Sprawdź też: Nawet 25 mln osób może stracić zatrudnienie. Szacunki Międzynarodowej Organizacji Pracy
Kobiety mają teraz większe trudności na rynku pracy
Kryzys gospodarczy wywołany pandemią uderzył bardziej w kobiety niż w mężczyzn. Jak ocenia portal The Hill, jest to rzadka sytuacja. Podczas kryzysu w 2008 r. sytuacja była odwrotna, bo to panowie ucierpieli bardziej. – Jednym z powodów większych trudności kobiet na rynku pracy jest to, że pandemia uderzyła głównie w sektory gospodarki, w których są one zatrudnione częściej niż mężczyźni – podaje portal.

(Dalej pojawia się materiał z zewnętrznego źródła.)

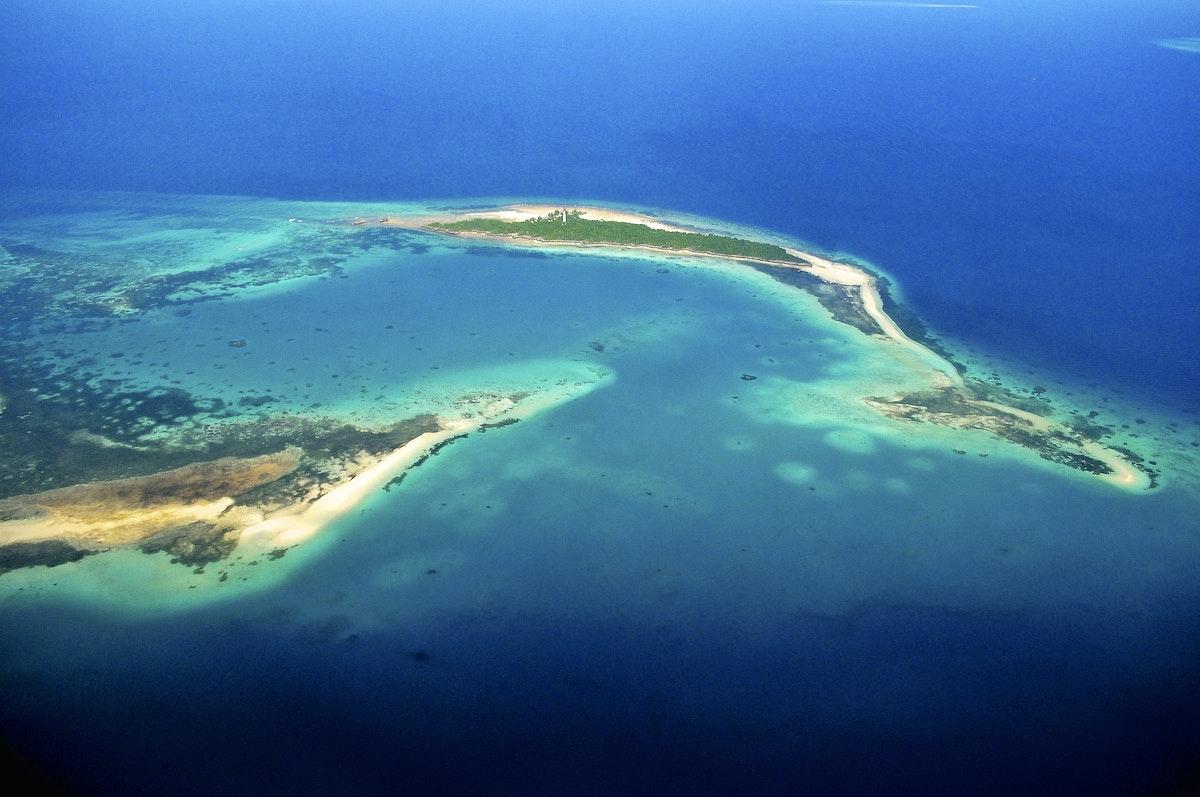 Zanzibar archipelago lonely planet for Plante zanzibar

Specjaliści tłumaczą też, że doświadczamy nietypowej formy kryzysu. Recesja po raz pierwszy dotknęła sektorów gospodarki, w których dotychczas sytuacja była ustabilizowana. Jednocześnie pojawiają się też głosy, że nawet w sektorach zdominowanych przez mężczyzn kobiety tracą pracę szybciej.
W miesiącu, na który przypadła największa fala epidemii w USA, czyli w kwietniu, bezrobocie w Stanach wzrosło do 14,7 proc. Wśród kobiet było to 16,2 proc, a wśród mężczyzn 13,5 proc. Przed kryzysem wywołanym koronawirusem poziom bezrobocia obu płci nie różnił się zbytnio. Wynosiło po ok. 3,5 proc.